The last test is from 2019 which is still accurate but the world is changing and we have arrived at .NET 7.0 which is reason enough to spin up my test suite again and measure from .NET 4.8, 3.1, 5.0, 6.0 up to 7.0. The “old” articles are still relevant despite their age.
The following serializers are tested
Serializers with – in front are in maintenance mode.
New entries since 2019 are
- Google Protobuf
Which of these 23 serializers are in maintenance mode? Conditions (logical or) for maintenance mode are
- Last commit > 1 year
- It is archived
- All commits within one year changed no product code
- The author tells you to not use it
Maintenance mode serializers at the point of writing are:
- JIL (2019 last commit)
You can still look at them, but I would not use them for real products where future updates to e.g. .NET 8.0 or security fixes are mandatory.
What else is not recommended in 2022?
BinaryFormatter should nowhere used in production anymore because it allows, if you deserialize attacker controlled data, to open a shell on your box. See https://learn.microsoft.com/en-us/dotnet/standard/serialization/binaryformatter-security-guide.
The following serializers which are part of .NET Framework are unsafe:
- BinaryFormatter (System.Runtime.Serialization.Formatters.Binary)
- SoapFormatter (System.Runtime.Serialization.Formatters.Soap obsolete since .NET 2.0)
- NetDataContractSerializer (System.Runtime.Serialization aka WCF)
- LosFormatter (System.Web.UI)
- ObjectStateFormatter (System.Web.UI)
I did write the SerializerTests test suite which makes it easy to test all these serializers. If you want to measure for yourself, clone the repository, compile it, execute RunAll.cmd and you get a directory with CSV files which you can graph as you like.

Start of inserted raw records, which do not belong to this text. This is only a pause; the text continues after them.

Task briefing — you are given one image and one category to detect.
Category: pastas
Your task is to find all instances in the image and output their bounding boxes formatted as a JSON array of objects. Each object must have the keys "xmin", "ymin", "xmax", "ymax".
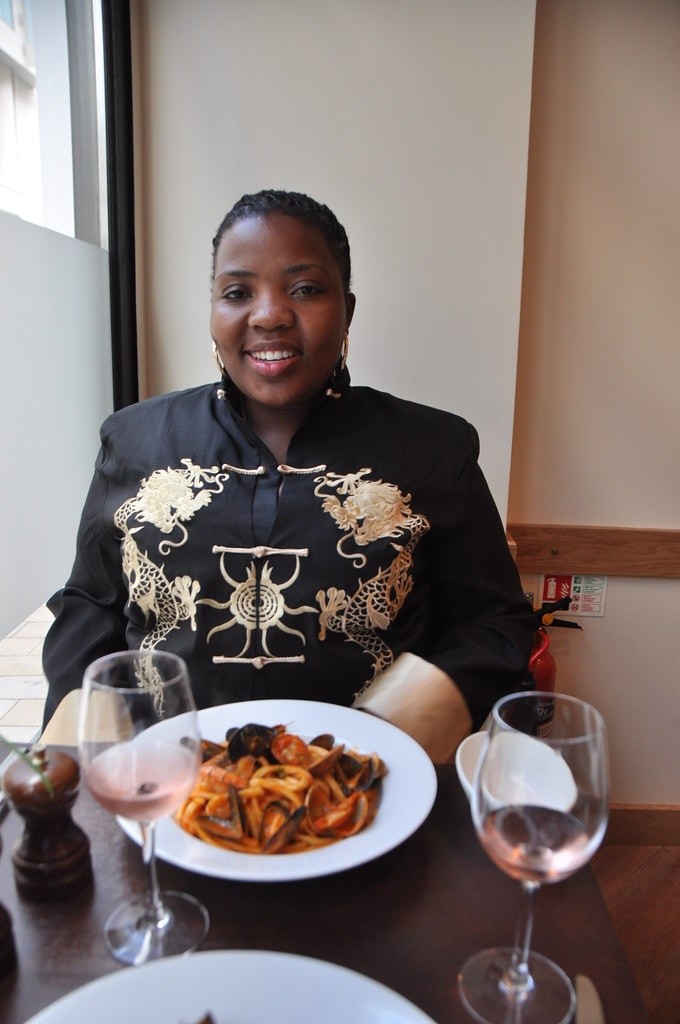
[{"xmin": 175, "ymin": 744, "xmax": 377, "ymax": 855}]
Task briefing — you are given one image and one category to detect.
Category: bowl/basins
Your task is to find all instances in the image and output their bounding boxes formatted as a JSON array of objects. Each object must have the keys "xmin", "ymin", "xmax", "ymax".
[{"xmin": 455, "ymin": 731, "xmax": 578, "ymax": 816}]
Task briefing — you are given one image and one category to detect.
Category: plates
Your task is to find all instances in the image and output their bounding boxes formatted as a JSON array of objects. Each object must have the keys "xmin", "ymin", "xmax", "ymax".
[
  {"xmin": 23, "ymin": 950, "xmax": 437, "ymax": 1023},
  {"xmin": 114, "ymin": 700, "xmax": 438, "ymax": 882}
]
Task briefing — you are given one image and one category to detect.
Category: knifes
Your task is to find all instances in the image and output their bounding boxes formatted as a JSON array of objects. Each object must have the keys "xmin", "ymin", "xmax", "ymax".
[{"xmin": 576, "ymin": 974, "xmax": 604, "ymax": 1024}]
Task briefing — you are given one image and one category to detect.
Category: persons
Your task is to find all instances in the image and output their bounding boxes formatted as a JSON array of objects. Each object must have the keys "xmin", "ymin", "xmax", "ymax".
[{"xmin": 36, "ymin": 190, "xmax": 535, "ymax": 767}]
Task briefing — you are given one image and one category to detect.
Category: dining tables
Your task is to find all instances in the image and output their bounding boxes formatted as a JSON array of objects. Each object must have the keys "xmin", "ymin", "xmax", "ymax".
[{"xmin": 0, "ymin": 744, "xmax": 651, "ymax": 1024}]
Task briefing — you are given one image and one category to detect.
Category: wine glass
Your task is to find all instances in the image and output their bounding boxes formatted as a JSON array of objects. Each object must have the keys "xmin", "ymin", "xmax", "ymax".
[
  {"xmin": 457, "ymin": 691, "xmax": 608, "ymax": 1024},
  {"xmin": 78, "ymin": 650, "xmax": 210, "ymax": 965}
]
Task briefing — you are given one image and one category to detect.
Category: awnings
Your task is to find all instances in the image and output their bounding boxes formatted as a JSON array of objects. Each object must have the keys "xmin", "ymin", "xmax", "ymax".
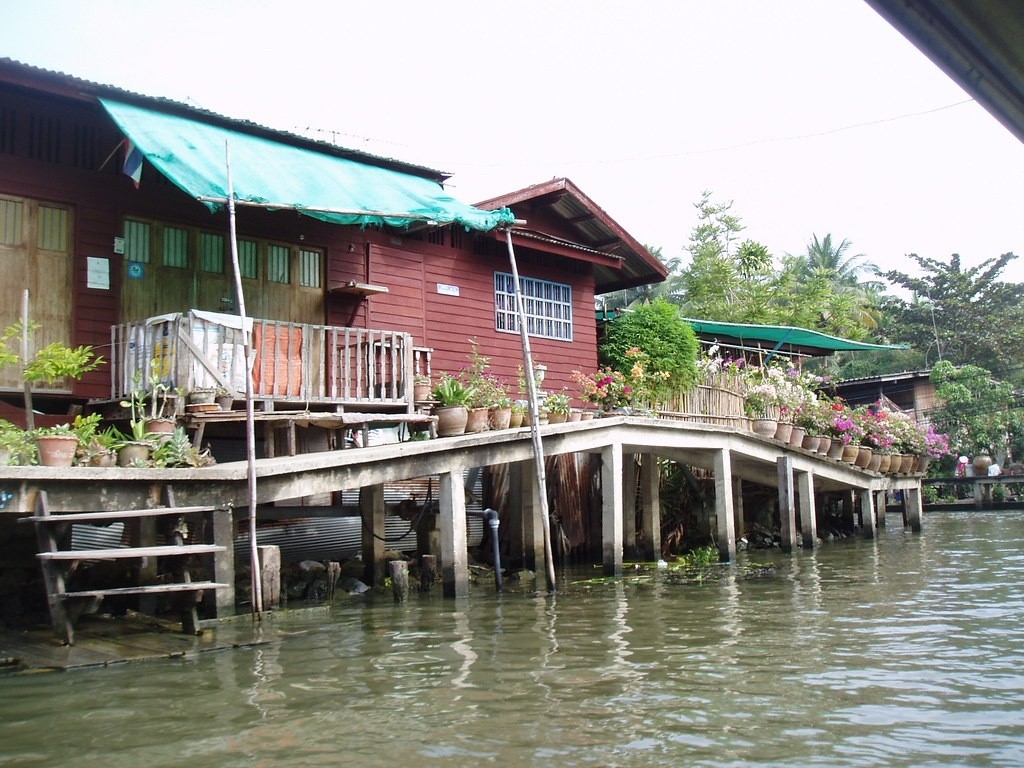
[
  {"xmin": 595, "ymin": 303, "xmax": 909, "ymax": 366},
  {"xmin": 101, "ymin": 96, "xmax": 557, "ymax": 617}
]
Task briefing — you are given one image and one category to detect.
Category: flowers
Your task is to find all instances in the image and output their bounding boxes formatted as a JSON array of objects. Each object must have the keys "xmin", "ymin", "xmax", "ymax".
[
  {"xmin": 542, "ymin": 384, "xmax": 573, "ymax": 414},
  {"xmin": 448, "ymin": 366, "xmax": 515, "ymax": 408},
  {"xmin": 694, "ymin": 342, "xmax": 965, "ymax": 479},
  {"xmin": 569, "ymin": 347, "xmax": 670, "ymax": 414}
]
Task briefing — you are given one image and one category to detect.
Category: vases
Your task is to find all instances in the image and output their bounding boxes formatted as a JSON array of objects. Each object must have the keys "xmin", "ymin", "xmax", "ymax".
[
  {"xmin": 790, "ymin": 426, "xmax": 805, "ymax": 448},
  {"xmin": 867, "ymin": 452, "xmax": 882, "ymax": 472},
  {"xmin": 842, "ymin": 446, "xmax": 860, "ymax": 464},
  {"xmin": 582, "ymin": 412, "xmax": 594, "ymax": 420},
  {"xmin": 489, "ymin": 406, "xmax": 512, "ymax": 430},
  {"xmin": 750, "ymin": 418, "xmax": 777, "ymax": 439},
  {"xmin": 855, "ymin": 446, "xmax": 873, "ymax": 469},
  {"xmin": 890, "ymin": 454, "xmax": 902, "ymax": 473},
  {"xmin": 802, "ymin": 435, "xmax": 820, "ymax": 453},
  {"xmin": 775, "ymin": 422, "xmax": 795, "ymax": 443},
  {"xmin": 898, "ymin": 454, "xmax": 915, "ymax": 473},
  {"xmin": 828, "ymin": 441, "xmax": 845, "ymax": 460},
  {"xmin": 878, "ymin": 453, "xmax": 891, "ymax": 473},
  {"xmin": 816, "ymin": 435, "xmax": 832, "ymax": 456},
  {"xmin": 569, "ymin": 411, "xmax": 582, "ymax": 422},
  {"xmin": 917, "ymin": 456, "xmax": 929, "ymax": 473},
  {"xmin": 548, "ymin": 412, "xmax": 567, "ymax": 423},
  {"xmin": 911, "ymin": 455, "xmax": 921, "ymax": 473}
]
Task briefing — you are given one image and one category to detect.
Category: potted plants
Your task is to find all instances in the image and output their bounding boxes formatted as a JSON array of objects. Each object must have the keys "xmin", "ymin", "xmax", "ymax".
[
  {"xmin": 0, "ymin": 358, "xmax": 234, "ymax": 468},
  {"xmin": 413, "ymin": 336, "xmax": 548, "ymax": 438}
]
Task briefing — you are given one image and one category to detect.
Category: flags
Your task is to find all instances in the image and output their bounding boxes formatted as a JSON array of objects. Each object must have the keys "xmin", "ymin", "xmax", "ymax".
[{"xmin": 122, "ymin": 139, "xmax": 143, "ymax": 190}]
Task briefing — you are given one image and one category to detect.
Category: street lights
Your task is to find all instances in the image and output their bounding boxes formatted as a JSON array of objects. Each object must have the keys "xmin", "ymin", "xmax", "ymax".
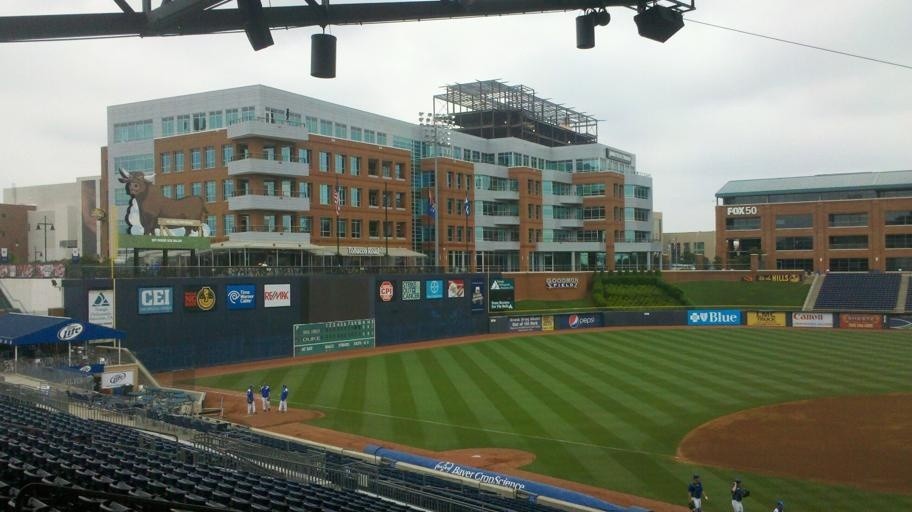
[
  {"xmin": 32, "ymin": 245, "xmax": 43, "ymax": 278},
  {"xmin": 672, "ymin": 238, "xmax": 679, "ymax": 269},
  {"xmin": 35, "ymin": 215, "xmax": 56, "ymax": 263},
  {"xmin": 14, "ymin": 238, "xmax": 29, "ymax": 279},
  {"xmin": 202, "ymin": 237, "xmax": 308, "ymax": 275}
]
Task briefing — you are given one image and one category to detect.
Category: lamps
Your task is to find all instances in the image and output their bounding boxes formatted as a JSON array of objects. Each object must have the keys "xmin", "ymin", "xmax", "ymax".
[
  {"xmin": 311, "ymin": 28, "xmax": 337, "ymax": 79},
  {"xmin": 634, "ymin": 3, "xmax": 686, "ymax": 43},
  {"xmin": 577, "ymin": 9, "xmax": 594, "ymax": 49}
]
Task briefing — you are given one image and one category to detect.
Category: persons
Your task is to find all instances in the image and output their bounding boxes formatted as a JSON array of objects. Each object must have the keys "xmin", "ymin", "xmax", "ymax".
[
  {"xmin": 687, "ymin": 474, "xmax": 709, "ymax": 512},
  {"xmin": 729, "ymin": 478, "xmax": 750, "ymax": 512},
  {"xmin": 246, "ymin": 384, "xmax": 258, "ymax": 416},
  {"xmin": 277, "ymin": 384, "xmax": 290, "ymax": 413},
  {"xmin": 772, "ymin": 500, "xmax": 784, "ymax": 512},
  {"xmin": 232, "ymin": 261, "xmax": 303, "ymax": 279},
  {"xmin": 259, "ymin": 383, "xmax": 273, "ymax": 413}
]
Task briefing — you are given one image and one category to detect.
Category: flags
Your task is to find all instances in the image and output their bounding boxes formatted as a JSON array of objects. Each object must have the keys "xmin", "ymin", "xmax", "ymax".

Tooling is getting better and I have also added profiling support so you can check oddities at your own if you call RunAll.cmd -profile you get ETW traces besides the CSV files. This assumes you have installed the Windows Performance Toolkit from the Windows SDK.
The winner in terms of serialize speed is again FlatBuffer which still has the lowest overhead, but you need to go through a more complex compiler chain to generate the de/serialization code.
After discussions about the fairness how FlatBuffer should be tested I have changed how FlatBuffer performance is evaluated. Now we use an existing object (BookShelf) which is used as input to create a FlatBuffer object. Additionally it was mentioned that some byte buffer should also be part of the tested object. This moves FlatBuffer from rank 1 to 15, because the new test assumes you have an object you want to convert to the efficient FlatBuffer binary format. This assumption is reasonable, because few people will want to work with the FlatBuffer object directly. If you use the FlatBuffer object directly then the previous test results still apply.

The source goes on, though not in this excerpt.